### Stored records
+++++
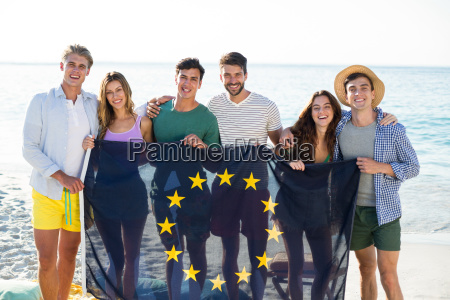 friends holding european union flag on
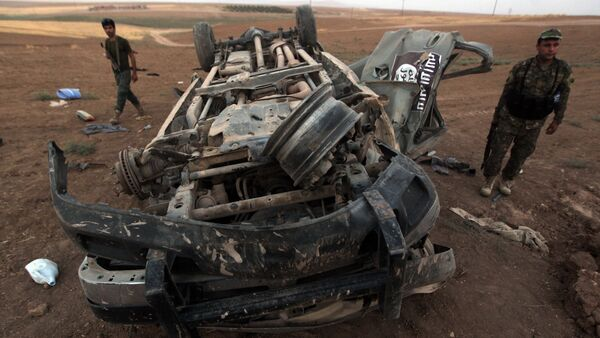 Peshmerga fighters inspect the remains of a car, bearing an image of the trademark jihadist flag, which reportedly belonged to Islamic State (IS) militants after it was targeted by an American air strike in the village of Baqufa, north of Mosul (File) - Sputnik International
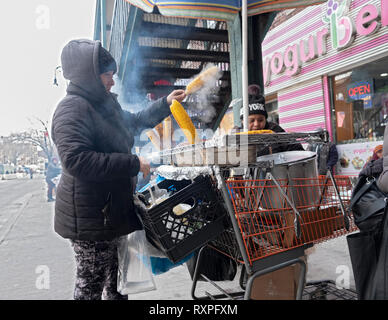 On a cold winter day, two women selling freshly grilled corn. On 82nd St. in Jackson Heights, Queens, New York under the #7 train stairway. - Stock Image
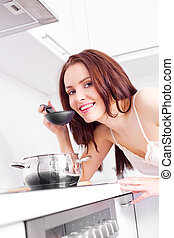 woman cooking dinner - beautiful young woman cooking dinner...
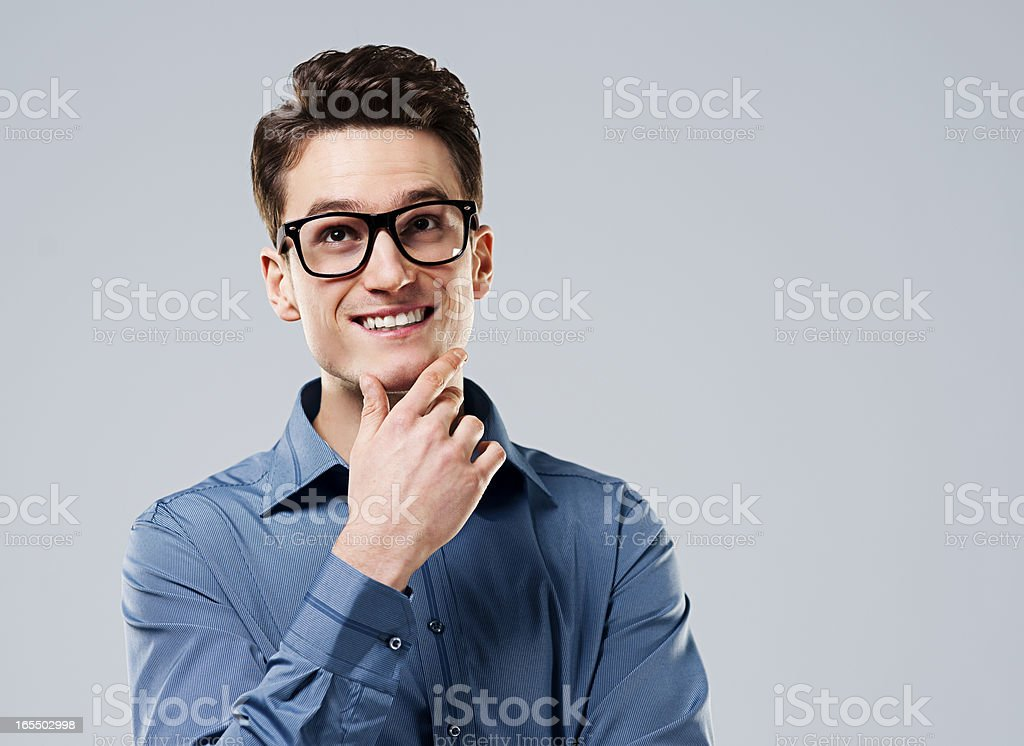Smart man with glasses looking up royalty-free stock photo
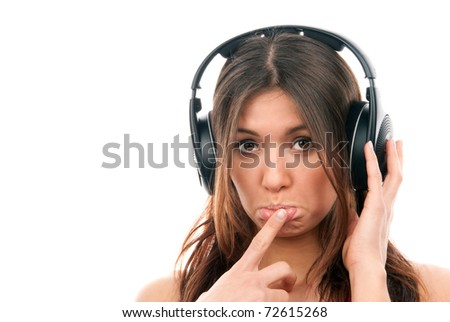 Attractive cheerful brunette woman listening and enjoying music in headphones, one hand finger touch mouth isolated on a white background - stock photo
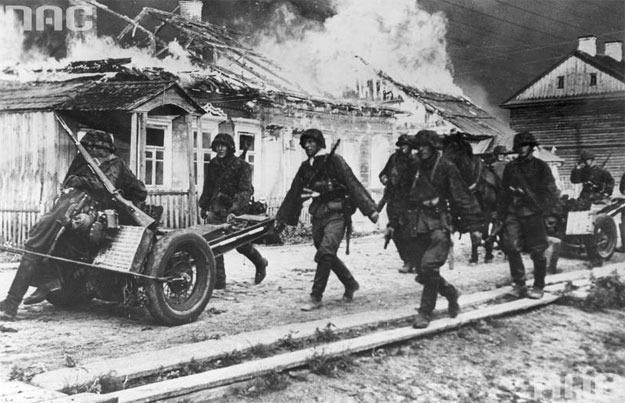 Oddział Waffen-SS na tle płonących zabudowań /Z archiwum Narodowego Archiwum Cyfrowego/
+++++
Leave out all pictures and retype precisely the lines that run from the line containing "woman cooking dinner - beautiful" to the last line of the records.

 woman cooking dinner - beautiful young woman cooking dinner...
Smart man with glasses looking up royalty-free stock photo
 Attractive cheerful brunette woman listening and enjoying music in headphones, one hand finger touch mouth isolated on a white background - stock photo
 Oddział Waffen-SS na tle płonących zabudowań /Z archiwum Narodowego Archiwum Cyfrowego/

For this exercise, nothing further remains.